## Problem statement
Apart from the pictures, every line below needs to be reproduced verbatim.

## Data section
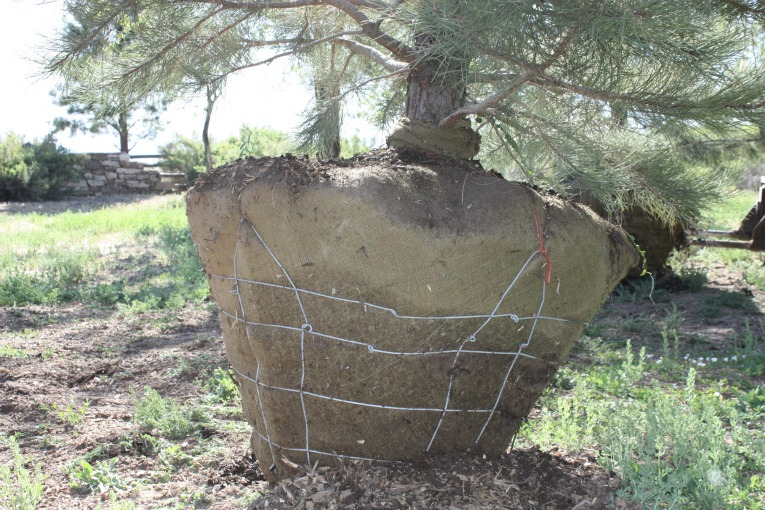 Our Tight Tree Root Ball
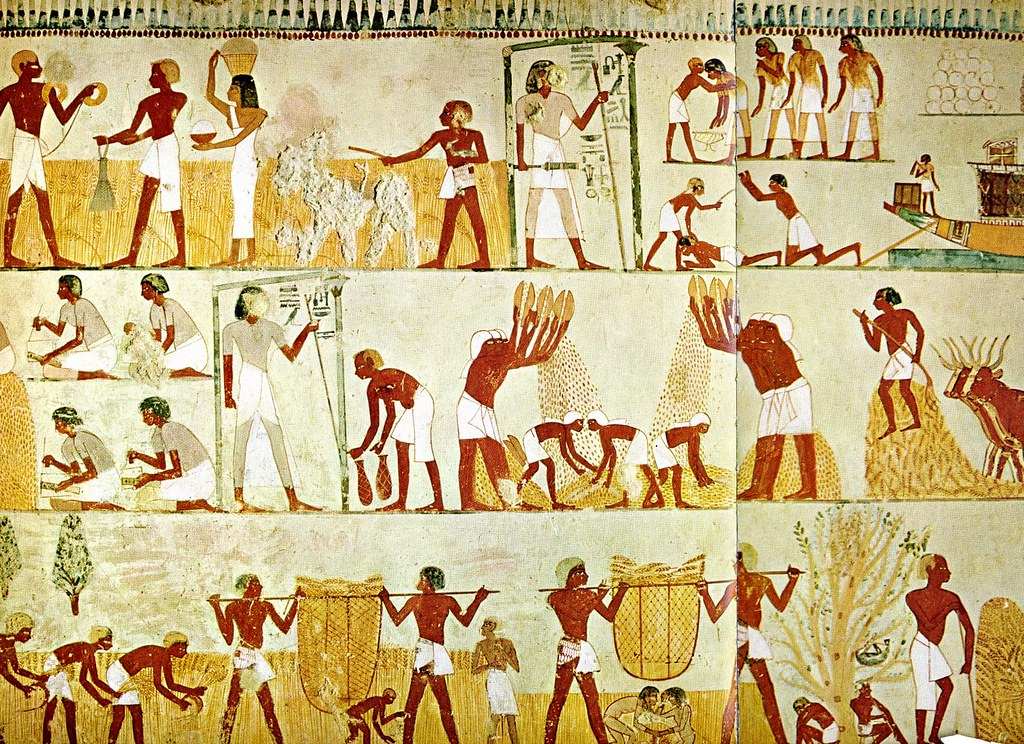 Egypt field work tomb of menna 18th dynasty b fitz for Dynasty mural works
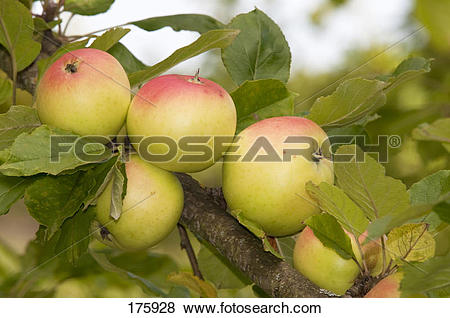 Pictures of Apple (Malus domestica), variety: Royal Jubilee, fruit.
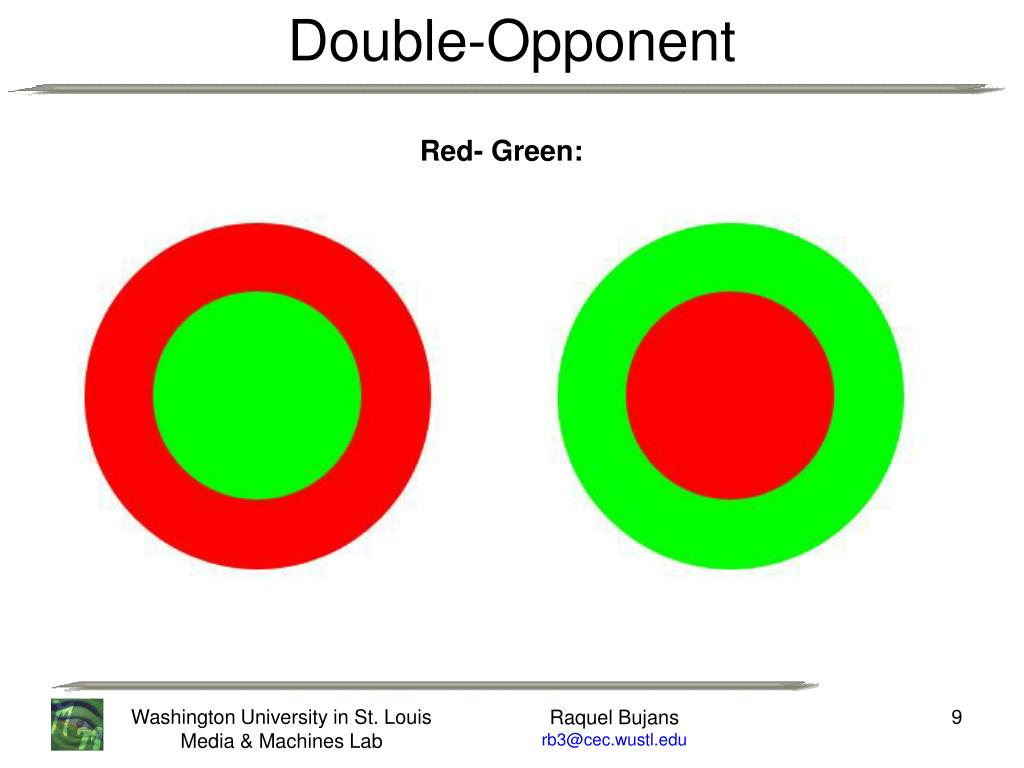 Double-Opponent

## Completed task
 Our Tight Tree Root Ball
 Egypt field work tomb of menna 18th dynasty b fitz for Dynasty mural works
 Pictures of Apple (Malus domestica), variety: Royal Jubilee, fruit.
 Double-Opponent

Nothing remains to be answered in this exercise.